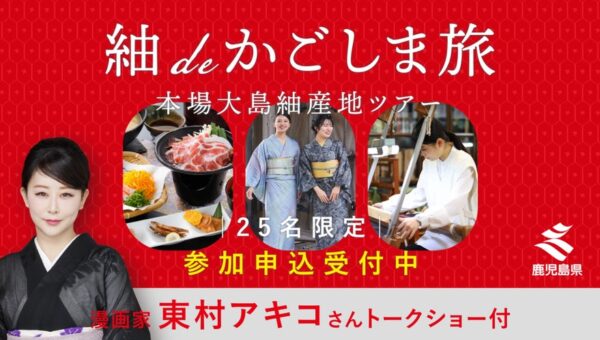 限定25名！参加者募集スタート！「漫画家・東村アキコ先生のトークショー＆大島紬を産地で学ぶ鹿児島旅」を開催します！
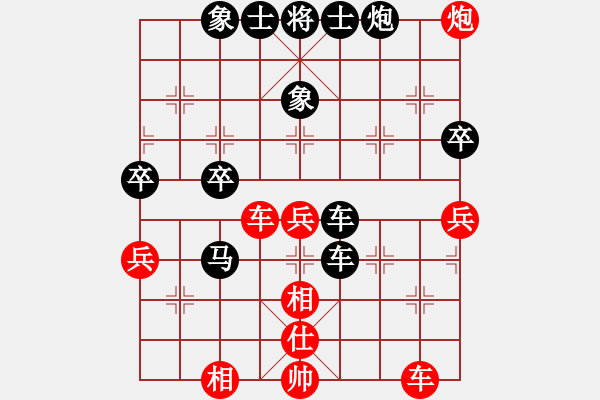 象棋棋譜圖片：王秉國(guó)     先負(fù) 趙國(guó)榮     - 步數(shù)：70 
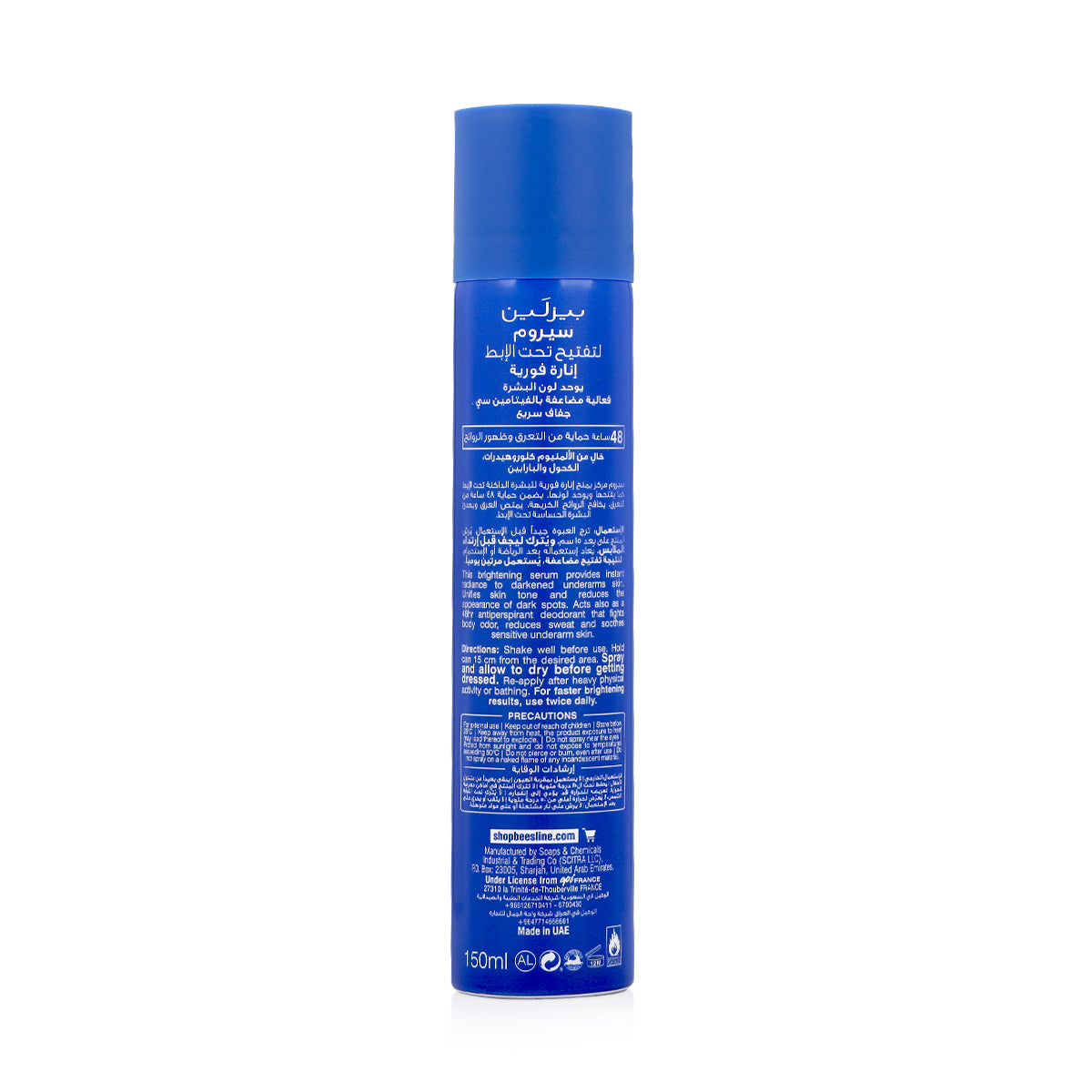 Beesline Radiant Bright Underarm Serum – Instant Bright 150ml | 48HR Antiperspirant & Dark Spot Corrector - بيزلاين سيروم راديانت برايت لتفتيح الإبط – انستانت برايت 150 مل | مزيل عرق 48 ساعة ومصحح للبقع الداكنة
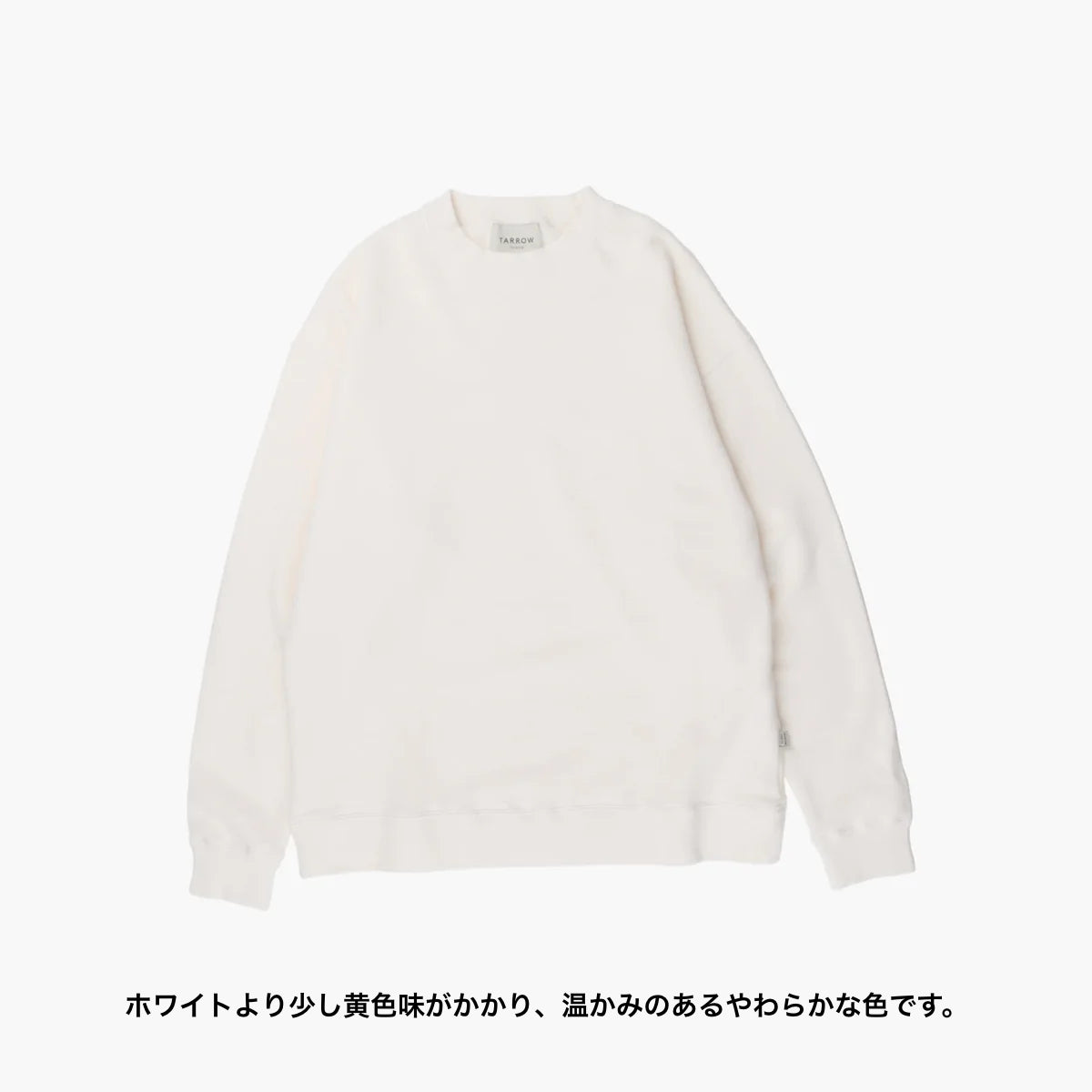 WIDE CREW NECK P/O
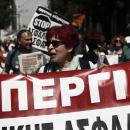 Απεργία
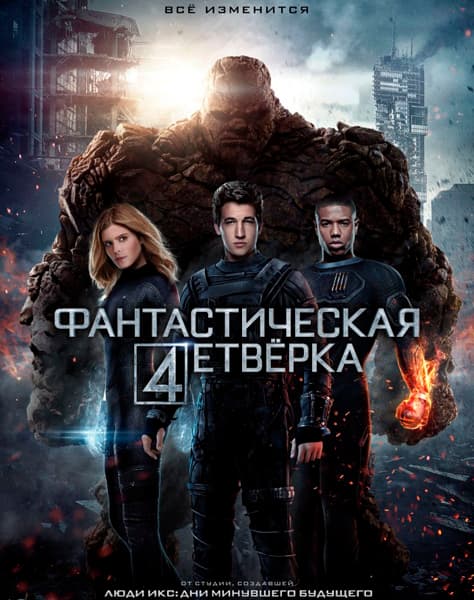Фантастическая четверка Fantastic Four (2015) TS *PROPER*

####################

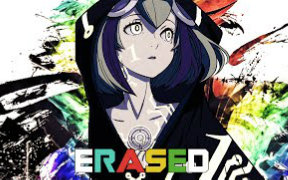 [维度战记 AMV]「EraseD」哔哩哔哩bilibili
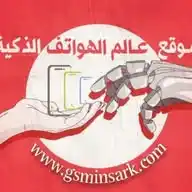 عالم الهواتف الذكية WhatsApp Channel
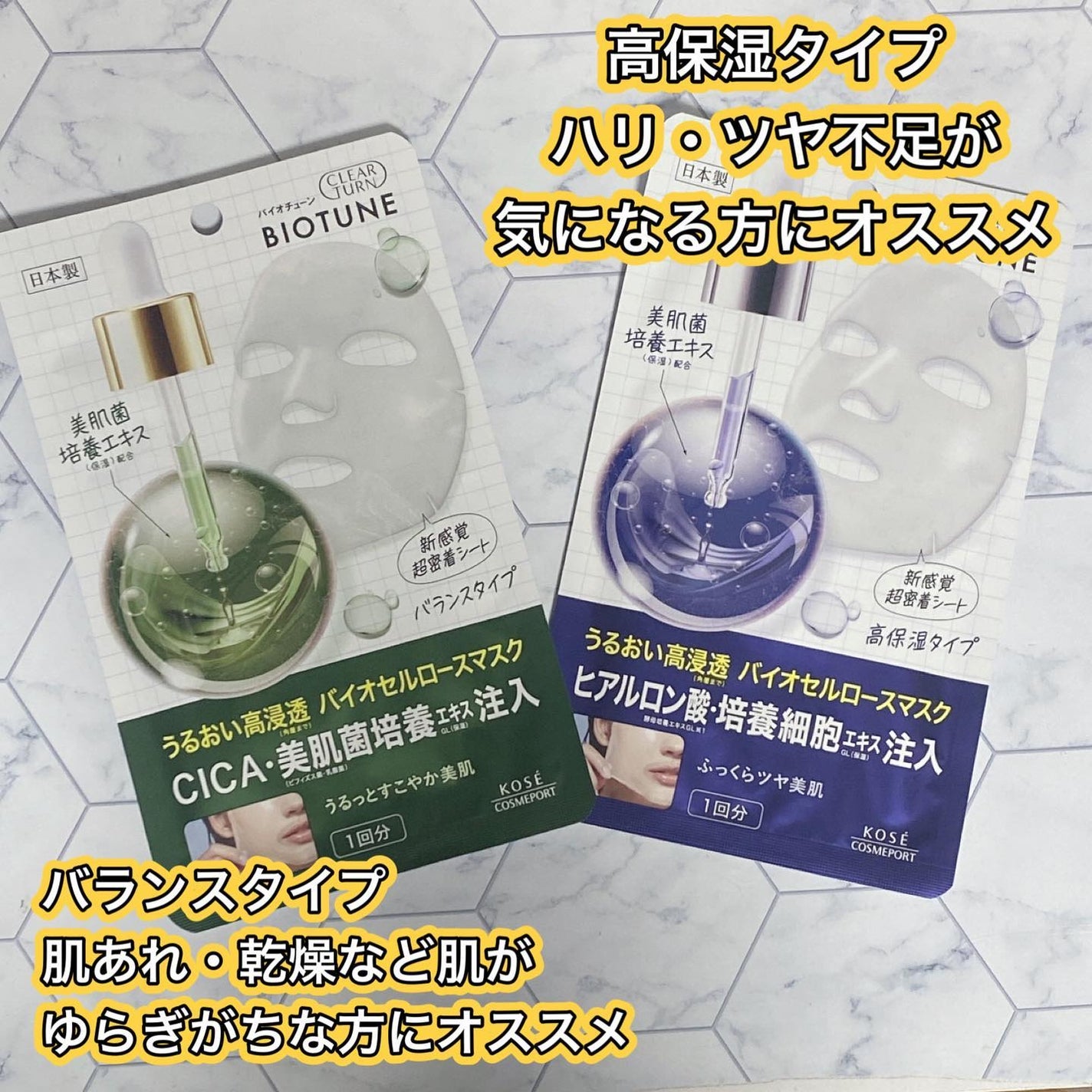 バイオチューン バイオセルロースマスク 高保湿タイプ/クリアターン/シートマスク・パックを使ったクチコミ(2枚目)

####################

→ **EXERCISE DESCRIPTION**
From the records above, copy exactly the stretch from the line holding "限定25名！参加者募集スター" through the line holding "Фантастическая четверка Fantastic", both ends included, without the pictures.

→ **TASK RESULT**
 限定25名！参加者募集スタート！「漫画家・東村アキコ先生のトークショー＆大島紬を産地で学ぶ鹿児島旅」を開催します！
 象棋棋譜圖片：王秉國(guó)     先負(fù) 趙國(guó)榮     - 步數(shù)：70 
 Beesline Radiant Bright Underarm Serum – Instant Bright 150ml | 48HR Antiperspirant & Dark Spot Corrector - بيزلاين سيروم راديانت برايت لتفتيح الإبط – انستانت برايت 150 مل | مزيل عرق 48 ساعة ومصحح للبقع الداكنة
 WIDE CREW NECK P/O
 Απεργία
Фантастическая четверка Fantastic Four (2015) TS *PROPER*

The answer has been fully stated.